Spesso l’ortica viene assunta sotto forma di capsule o tintura madre. In questo caso si consigliano 35 gocce di prodotto massimo 3 volte al giorno.
Anche in questo caso, bisogna far attenzione all’assunzione contemporanea di farmaci.
Se vogliamo iniziare un qualsiasi trattamento a base di ortica, infatti, dobbiamo essere sicuri di non assumere farmaci diuretici, ipotensivi, ipoglicemizzanti e sedativi del sistema nervoso centrale.

Anche il tè di Giava, appartenente alla famiglia delle Labiatae, è consigliata per contrastare la ritenzione idrica. Grazie all’alto contenuto di flavonoidi questa pianta è molto efficace contro la ritenzione idrica. In particolare, elimina soprattutto i cloruri, come ad esempio il cloruro di sodio.
Anche in questo caso non bisogna assumere diuretici in concomitanza al tè di Giada.

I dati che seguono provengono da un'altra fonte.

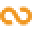 Zoolie.com Icon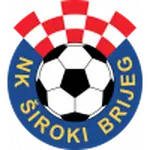 Široki Brijeg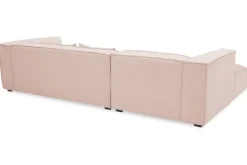 Comfort Living Loungebank Valentina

Il Tarassaco, appartenente alla famiglia delle Asteraceae, è una pianta da tempo riconosciuta per la sua capacità di contrastare la ritenzione idrica. Di solito si usa abbinare il Tarassaco ad altri estratti vegetali. La dose consigliata è di 4-10 ml al giorno per 3 volte al dì.
In presenza di diuretici, ipoglicemizzanti, FANS, si sconsiglia il consumo di Tarassaco.

In commercio esistono diversi integratori contenenti gli estratti delle piante di cui abbiamo parlato prima ed è chiaro che sono utili contro la ritenzione idrica grazie all’azione diuretica che esercitano. E’ bene precisare, però, che il consumo di queste tisane o capsule deve essere associato ad una dieta equilibrata e ad uno stile di vita sano.
Eliminiamo, quindi, dalla nostra tavola i cibi “spazzatura” e cerchiamo di fare attività fisica per almeno 20 minuti al giorno. Se non abbiamo la possibilità di andare in palestra, anche una camminata a passo svelto potrebbe essere determinante per arrivare al nostro obiettivo.